• Текст документа:
============
Михаил Копылов
Общеизвестно, что целью познания является получение истинных текстов, или знаний. И в то же время само понятие истины до сих пор вызывает ожесточенные дискуссии, а иногда, когда ума на дискуссии не хватает, просто едкие усмешки. Подчас подвергается сомнению даже существование истины как таковой. Авторы всех этих рассуждений, по всей видимости, знают, во что метят. Ведь согласиться с этим тезисом о невозможности истины означает согласиться с тезисом о невозможности познания.
Вводится понятие истинности и анализируется процедура определения истинности (верификации) для единичных (в том числе разбирается известный парадокс лжеца) и неединичных высказываний. В связи с последним исследуется феномен понятия (а также вопросы его формирования в индивидуальном языке) и феномен парадигмы познания.
Общеизвестно, что целью познания является получение истинных текстов, или знаний. И в то же время само понятие истины до сих пор вызывает ожесточенные дискуссии, а иногда, когда ума на дискуссии не хватает, просто едкие усмешки. Подчас подвергается сомнению даже существование истины как таковой. Авторы всех этих рассуждений, по всей видимости, знают, во что метят. Ведь согласиться с этим тезисом о невозможности истины означает согласиться с тезисом о невозможности познания.
Дискуссии об истине начались, наверно, даже раньше времен Аристотеля. Но во времена последнего суть их состояла в следующем. Взяв в качестве определения истины свойство высказывания соответствовать предметному миру, древнегреческие софисты делали отсюда вывод, что любое высказывание либо истинно, либо ложно. Отсюда было уже совсем недалеко до нашумевшего парадокса лжеца. Для этого надо было лишь придумать следующее высказывание: “Я лгу”, а еще лучше - “Это высказывание ложно”.
А также известная модификация этого парадокса о царском указе, в котором велено всем лжецам (входящим в столицу) отрубать голову. Достаточно было на вопрос о том, зачем ты сюда пришел, ответить “Чтобы меня обезглавили”, как органы правосудия тут же приходили в замешательство (в определении меры наказания).
Нетрудно убедиться, что ни одно из этих высказываний невозможно отнести ни к истинным, ни к ложным. Остается теперь отсюда сделать вывод, что идея истины есть идея-фикс или по крайней мере имеет в принципе шаткие устои. Парадокс лжеца до сих пор тревожит умы логиков, поскольку до сих пор считается неразрешенным. Мало того, многие логики, ухватив принцип построения парадокса лжеца, понапридумывали еще множество разных парадоксов, хоть и не столь известных и не пользующихся такой популярностью, как парадокс лжеца, но тем не менее тоже вызывающих священный трепет в сердцах (а точнее – в умах) логиков. Одним из таких парадоксов второго эшелона является, например, высказывание “Я ничего не знаю”, которое, по замыслу его создателей, тоже должно приводить в замешательство даже видавших виды искателей истины.
============
• Данные о поиске названных объектов:
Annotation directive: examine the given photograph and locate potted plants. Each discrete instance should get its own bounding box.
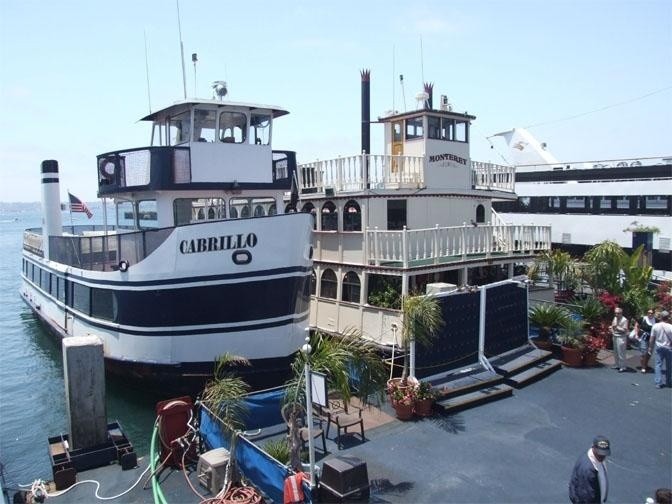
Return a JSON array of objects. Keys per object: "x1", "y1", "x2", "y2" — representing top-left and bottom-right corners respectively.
[
  {"x1": 386, "y1": 285, "x2": 447, "y2": 409},
  {"x1": 526, "y1": 247, "x2": 608, "y2": 367}
]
============
Ответьте на вопросы по тексту об истине:
1. Какие два варианта высказывания приводятся для парадокса лжеца?
2. Что велено делать со всеми лжецами по царскому указу?
3. Какое высказывание приведено как пример парадокса второго эшелона?
Данные здесь никакой роли не играют.

• Ответ на задание:
1. «Я лгу» и «Это высказывание ложно».
2. Всем лжецам, входящим в столицу, велено отрубать голову.
3. «Я ничего не знаю».